How to generate reproducible results

Question

How to generate reproducible results

mandanraf opened this issue 2 years ago · comments

I want to be able to generate the same set of images each time I run the inference script locally on my machine for reproducibility for the same set of prompts. I am wondering if there is a way possible.
Thanks.

trufty · Answer 1 · Tue Jun 21 2022 10:21:44 GMT+0800 (China Standard Time)

I just altered the seed code so I can either enter a custom seed, or use a random one.
Obviously if you use a static seed like below, all of your images will be the same.

for i in trange(max(n_predictions // jax.device_count(), 1)):
    # create a random key (default logic)
    # seed = random.randint(0, 2**32 - 1)
    
    # Use a specific seed to recreate the same results
    seed = 1618614716
    
    key = jax.random.PRNGKey(seed)
    
    # generate images
    encoded_images = p_generate(
        tokenized_prompt,
        shard_prng_key(key),
        params,
        gen_top_k,
        gen_top_p,
        temperature,
        cond_scale,
    )

You can also append the seed # to the image name so you will know what seed was used.

    img.save(os.path.join(outdir, f"{base_count:04}-{seed}.png"))

Niklas K. · Answer 2 · Tue Jun 21 2022 15:23:24 GMT+0800 (China Standard Time)

Also keep in mind you'll have to use the same batch size (i.e., number of prompts in the list you pass to processor()) and number of GPUs/TPUs (shard_prng_key() splits the key by jax.device_count()) or you'll get divergent random number sequences.

You can make those sequences independent from batch size by giving each item its own seed (e.g. either patch generate to use a jax.vmap()-ed version of jax.random.categorical()/jax.random.split(), or jax.vmap() the key parameter on the outside and add an empty dimension to your tokenized prompts)... but due to numerical instability, you won't reliably get the same results.

I suspect this might make results irreproducible between different hardware and/or library/driver versions, but I haven't tested that.
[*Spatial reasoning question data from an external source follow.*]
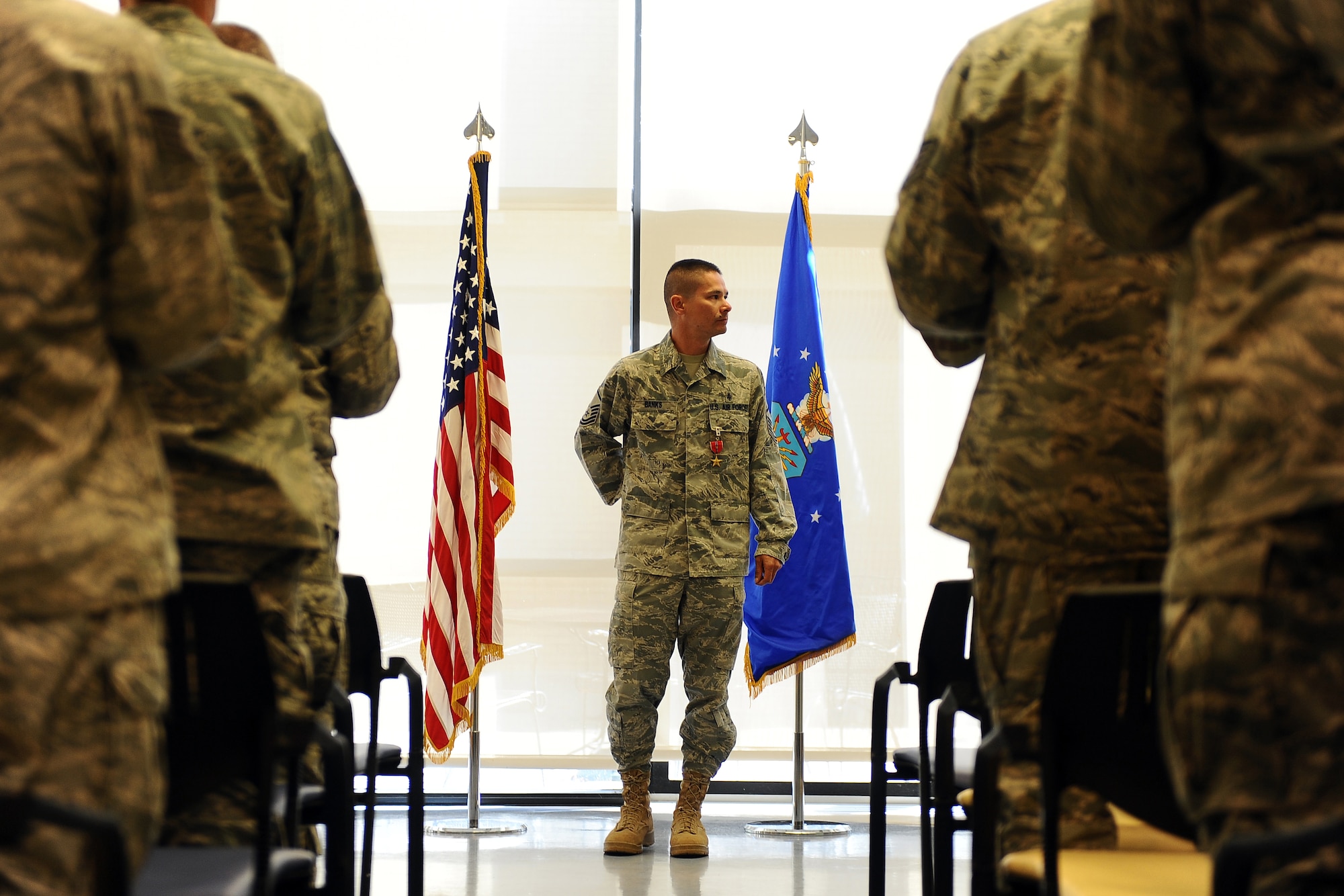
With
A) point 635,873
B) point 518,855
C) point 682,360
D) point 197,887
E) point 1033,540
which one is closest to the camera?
point 197,887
If anyone figures out how to avoid that instability, I'd be very interested!

mandanraf · Answer 3 · Wed Jun 22 2022 00:04:47 GMT+0800 (China Standard Time)

I actually tried all the above suggestions but nothing keeps me from reproducing the exact same results :( Using Cpu would make it reproducible but not gpu.

Boris Dayma · Answer 4 · Fri Jun 24 2022 06:52:38 GMT+0800 (China Standard Time)

Oh I didn't try it but I would expect that if you run the notebook twice with the same seed value you would get the same images, no?

trufty · Answer 5 · Fri Jun 24 2022 07:12:51 GMT+0800 (China Standard Time)

I just reverted my changes to test the vanilla implementation, and it seems to be working as expected. Though I'm not sure the seed is ever logged anywhere for the user?

It's only if you want 1 seed per batch that my implementation helps anyway.